═════ EXERCISE MATERIAL
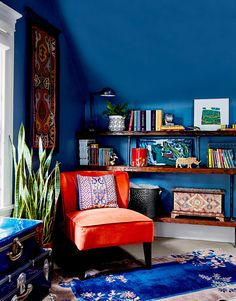 Classic Blue is Pantone's pick for the 2020 Color of the Year. To incorporate the blue color into your own home and home decor, we've rounded up ways to decorate with the 2020 Color of the Year. Teal Walls, Dark Walls, Restaurant Interior Design, Blue Rooms, Room Colors, Room Set, Living Spaces, Living Room, Family Room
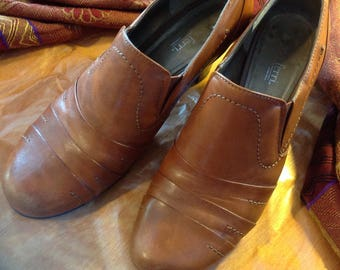 Leather shoes for women Luca FERRI/Size 7 M vintage 1990 all comfort/heel wood 2 1/2 inches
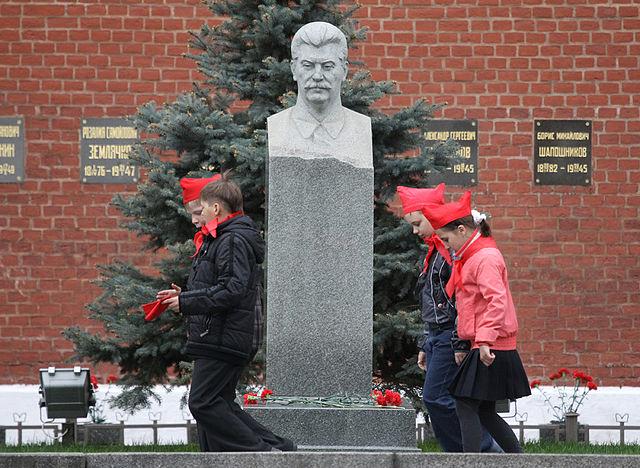 Надгробный памятник И.В.Сталину у Кремлёвской стены. 2011г.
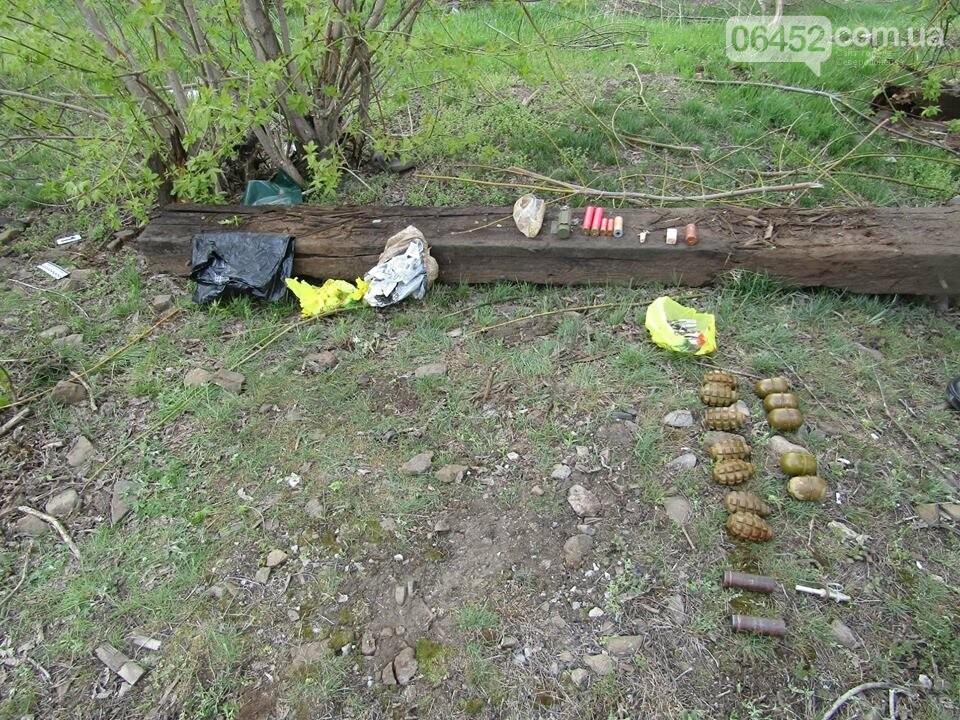 В Рубежном возле железной дороги нашли пакет с гранатами, шашками и патронами (фото), фото-8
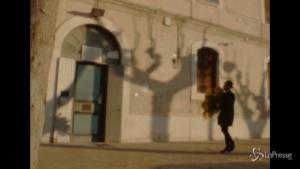 Antonio Maggio canta davanti al carcere femminile per una Giornata della donna
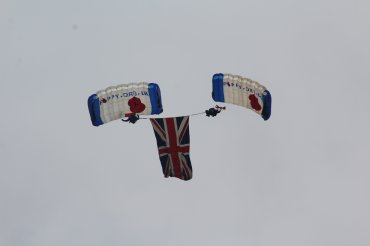 Jump4Heroes Parachute Display Team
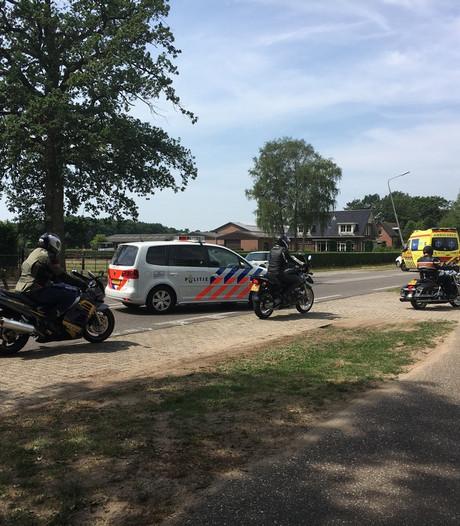 Auto's klappen op elkaar op Rijksstraatweg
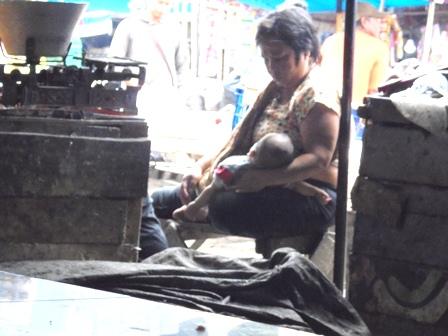 Ilustrasi. Kunjungilah Pedagang Kecil di Pasar Tradisional, Sangat Timpangnya Kesenjangan Ekonomi Masyarakat.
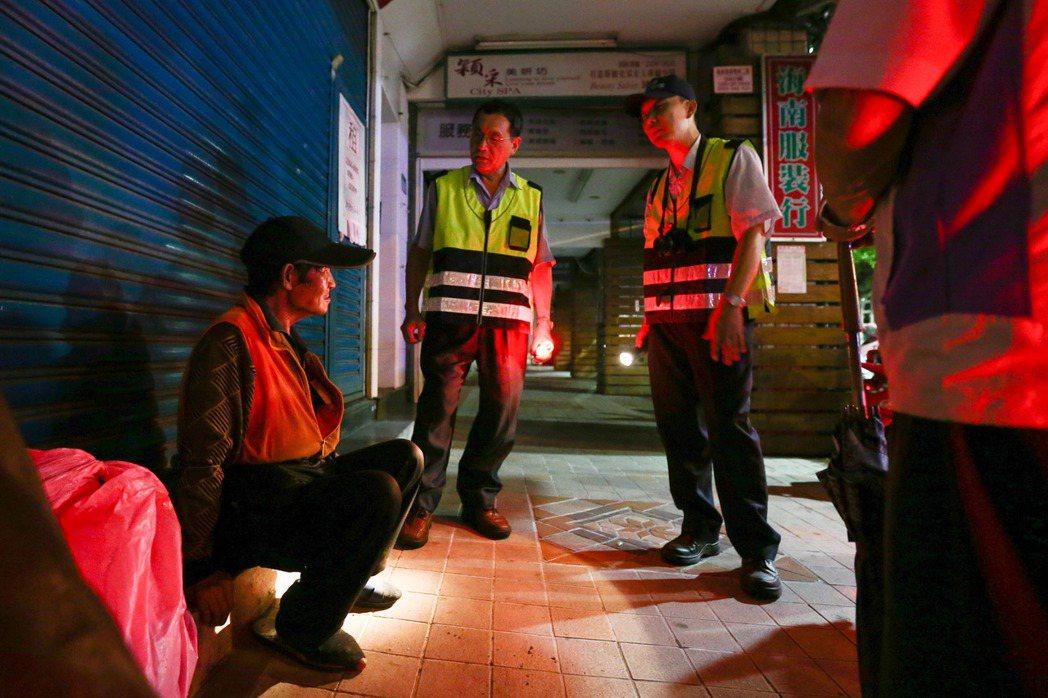萬華富福里守望相助隊成員在夜間勸離盤據街頭的街友。記者王騰毅/攝影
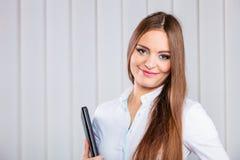 Случай владением работника офиса молодой женщины с файлами Стоковое Фото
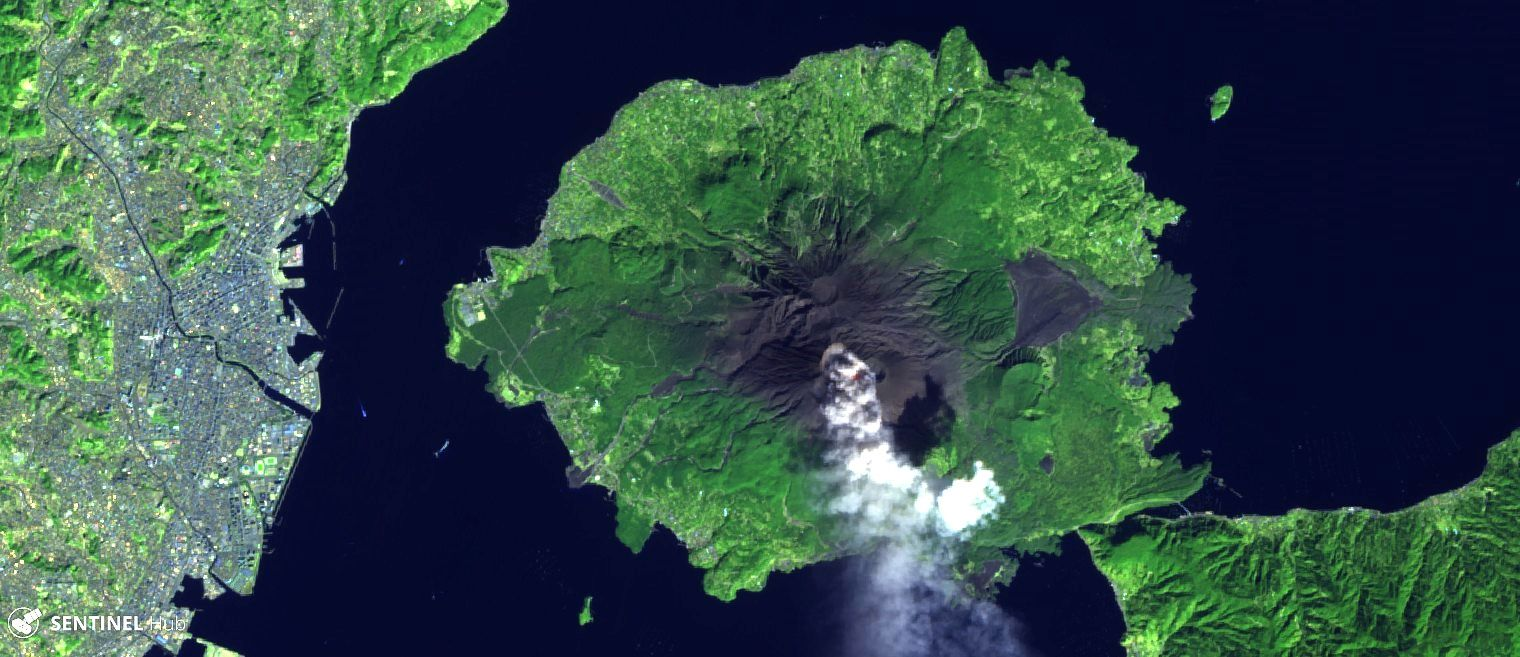 Sakurajima - images Sentinel-2 image bands 12,11,4 / 27.02.2019 - one click to enlarge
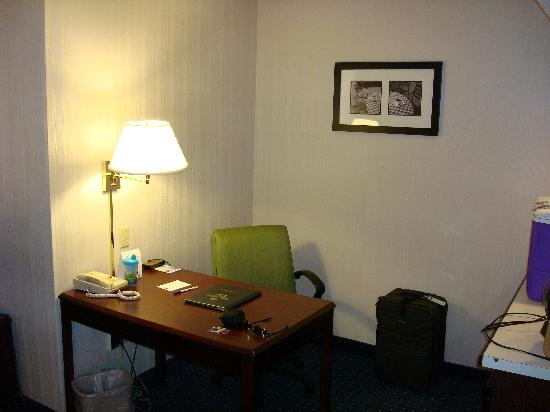SpringHill Suites St. Louis Chesterfield: Office Area in Room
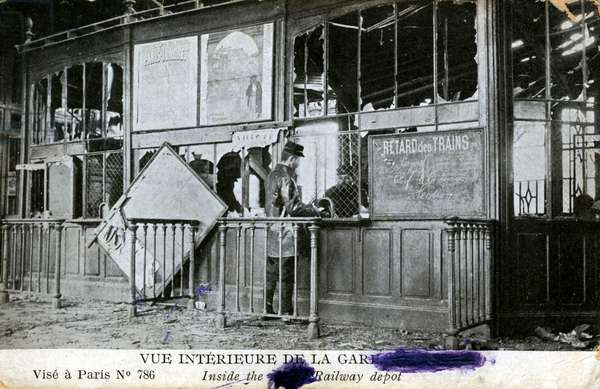 View of Albert Station in the Somme partially destroyed after the bombing between October 1914 and late 1915 - Railway Station Interior, Albert, France. Bomb Damage - World War One 1914-1915
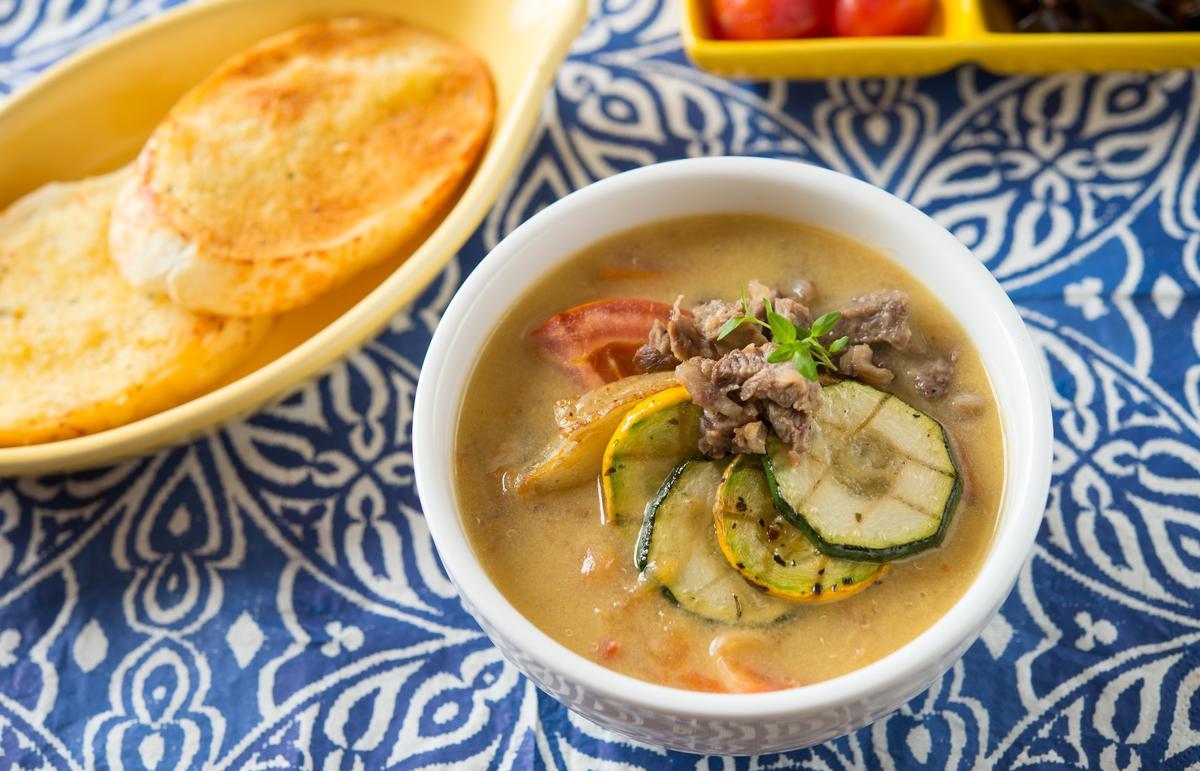 「紅藜番茄牛肉濃湯」選用台灣有機紅藜,酸甜清新(139元/份)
══════════
## TASK
Reproduce, word for word, only the lines in the records above from the line with "Случай владением работника" through the line with "SpringHill Suites St.", including both ends; omit the pictures.

## EXERCISE RESULT
 Случай владением работника офиса молодой женщины с файлами Стоковое Фото
 Sakurajima - images Sentinel-2 image bands 12,11,4 / 27.02.2019 - one click to enlarge
SpringHill Suites St. Louis Chesterfield: Office Area in Room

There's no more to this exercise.